So why have I felt the need to write all this? While I am not entirely sure, I do have a real feeling that I don’t want to keep this hidden. I hated making an excuse when I was too ill to teach. I know that in future weeks there may be times I am with people and I won’t be myself. I don’t want to lie or mislead people. I’d rather be open about it. I’m ill, and it is affecting me in significant ways.
If I have been quiet, distant, seemingly ignored you, or just not been myself in recent weeks I hope I haven’t offended you. If I have, I want to apologise.
I feel stupid, weak, useless, silly and, to an extent, ashamed. I know I shouldn’t, but I do. I have always been someone who helps other people. Someone who sorts things out for others. A fixer, not someone who needs fixing. I am usually the strong one. To be in this position feels like failure. It feels like I am letting everyone down who relies on me. There is huge guilt associated with it.
The cause seems to be pressure. Too much pressure over too long a time. Pressure of work - not just the teaching and running the business but coping with keeping up with an overflowing in-box. Coping with all the myriad ways people can contact us these days - Phone, email, text, Whats App, Facebook Messenger, Twitter DM’s, Instagram Messages - it has become overwhelming keeping up with this. I also have some clients contacting me at all hours and so personal time and space has become almost non-existent. Then there is the pressure of caring for my mother in law - she is 94 now and has lived with us for nearly four years. She needs 24 hour care and so either my wife of I needs to be here all the time. We are, to all intents and purposes prisoners in our home. Caring for my Mum who is disabled and in hospital much of the time but in reality not doing enough for her and feeling guilty about that. Having responsibilities as secretary of my local congregation which was very time consuming.
So I have taken steps to prevent this happening again. I have reduced my workload considerably and will be reducing it further. I am only going to do as much work as we need to live. I have relinquished, reluctantly, many of my congregation responsibilities. I am simplifying my life as much as possible to reduce stress so that I am concentrating on the most important things. My goal is to get off of the medication as quickly as I can without relapsing.

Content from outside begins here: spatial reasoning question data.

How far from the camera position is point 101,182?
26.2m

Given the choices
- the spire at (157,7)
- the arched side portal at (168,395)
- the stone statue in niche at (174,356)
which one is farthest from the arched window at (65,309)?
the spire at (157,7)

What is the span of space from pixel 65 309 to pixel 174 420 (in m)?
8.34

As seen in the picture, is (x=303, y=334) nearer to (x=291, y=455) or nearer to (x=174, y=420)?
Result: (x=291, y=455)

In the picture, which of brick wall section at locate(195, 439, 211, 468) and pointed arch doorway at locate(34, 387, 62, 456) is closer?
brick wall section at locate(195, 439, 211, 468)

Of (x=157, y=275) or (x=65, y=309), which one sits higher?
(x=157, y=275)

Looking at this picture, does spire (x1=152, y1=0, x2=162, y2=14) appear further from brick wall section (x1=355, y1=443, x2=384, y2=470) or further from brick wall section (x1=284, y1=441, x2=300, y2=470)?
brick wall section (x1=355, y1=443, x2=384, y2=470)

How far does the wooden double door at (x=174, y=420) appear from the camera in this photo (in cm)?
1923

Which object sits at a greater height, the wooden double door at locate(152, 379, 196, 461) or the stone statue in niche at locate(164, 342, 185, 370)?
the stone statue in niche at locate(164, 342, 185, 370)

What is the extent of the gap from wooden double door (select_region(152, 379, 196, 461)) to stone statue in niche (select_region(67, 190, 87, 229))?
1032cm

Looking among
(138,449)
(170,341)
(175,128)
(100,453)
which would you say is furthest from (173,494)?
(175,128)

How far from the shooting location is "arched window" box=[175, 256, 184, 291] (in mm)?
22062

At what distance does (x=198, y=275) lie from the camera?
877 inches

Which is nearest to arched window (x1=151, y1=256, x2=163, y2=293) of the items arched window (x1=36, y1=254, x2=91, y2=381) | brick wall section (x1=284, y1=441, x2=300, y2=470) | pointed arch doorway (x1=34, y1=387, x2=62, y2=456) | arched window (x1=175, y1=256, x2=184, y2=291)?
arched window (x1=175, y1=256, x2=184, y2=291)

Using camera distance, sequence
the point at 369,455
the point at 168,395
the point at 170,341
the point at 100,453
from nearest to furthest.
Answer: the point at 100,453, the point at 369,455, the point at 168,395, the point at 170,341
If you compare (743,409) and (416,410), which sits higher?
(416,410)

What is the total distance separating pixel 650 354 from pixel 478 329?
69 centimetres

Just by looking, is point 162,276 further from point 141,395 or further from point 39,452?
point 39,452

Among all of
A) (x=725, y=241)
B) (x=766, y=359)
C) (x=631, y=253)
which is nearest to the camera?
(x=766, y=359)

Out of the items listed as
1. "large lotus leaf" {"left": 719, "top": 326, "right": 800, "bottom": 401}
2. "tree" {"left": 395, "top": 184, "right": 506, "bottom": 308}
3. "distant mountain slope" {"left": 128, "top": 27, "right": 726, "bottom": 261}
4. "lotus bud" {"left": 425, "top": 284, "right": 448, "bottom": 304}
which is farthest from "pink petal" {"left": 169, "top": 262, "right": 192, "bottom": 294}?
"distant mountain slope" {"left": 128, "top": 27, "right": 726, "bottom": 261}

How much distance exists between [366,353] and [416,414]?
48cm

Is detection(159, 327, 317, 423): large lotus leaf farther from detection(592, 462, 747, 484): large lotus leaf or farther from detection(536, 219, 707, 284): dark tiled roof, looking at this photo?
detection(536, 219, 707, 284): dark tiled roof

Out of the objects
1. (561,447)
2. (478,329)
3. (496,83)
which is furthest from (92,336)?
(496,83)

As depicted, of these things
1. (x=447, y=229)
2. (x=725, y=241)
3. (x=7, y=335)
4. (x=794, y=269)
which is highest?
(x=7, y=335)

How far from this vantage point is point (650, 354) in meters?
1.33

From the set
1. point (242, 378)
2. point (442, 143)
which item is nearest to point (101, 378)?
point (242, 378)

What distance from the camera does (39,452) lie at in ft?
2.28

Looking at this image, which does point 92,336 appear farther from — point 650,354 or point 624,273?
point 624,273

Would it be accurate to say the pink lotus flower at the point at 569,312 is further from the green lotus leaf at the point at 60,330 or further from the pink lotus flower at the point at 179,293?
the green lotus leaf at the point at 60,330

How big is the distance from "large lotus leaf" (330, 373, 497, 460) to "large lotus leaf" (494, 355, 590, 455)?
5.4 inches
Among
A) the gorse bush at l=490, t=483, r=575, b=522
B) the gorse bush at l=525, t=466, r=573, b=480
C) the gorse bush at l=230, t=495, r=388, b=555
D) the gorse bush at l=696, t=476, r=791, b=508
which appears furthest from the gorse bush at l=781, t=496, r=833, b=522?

I now have even more sympathy for any of you reading this that have had breakdowns, suffer with depression or anxiety. Having a wife who suffers I have understood a little what it involves, but now I have a much better understanding of just how bleak and all encompassing it is. I also understand how the medication affects you too. It is not a magic wand. I now feel neither happy nor sad. I feel nothing. Just dull and relatively emotionless. Cold. I lack motivation. I am sleeping too deeply and too long. I don’t like it, but it is better than the blackness, the lack of hope, the deep guilt and the feelings of total worthlessness of a couple of weeks ago. But I crave feelings. I want to feel emotions again. This is still not a good place to be and so I hope it is only temporary.
As a good friend keeps telling me, “onwards and upwards”. I just hope it is.
I can’t think of anything else to say.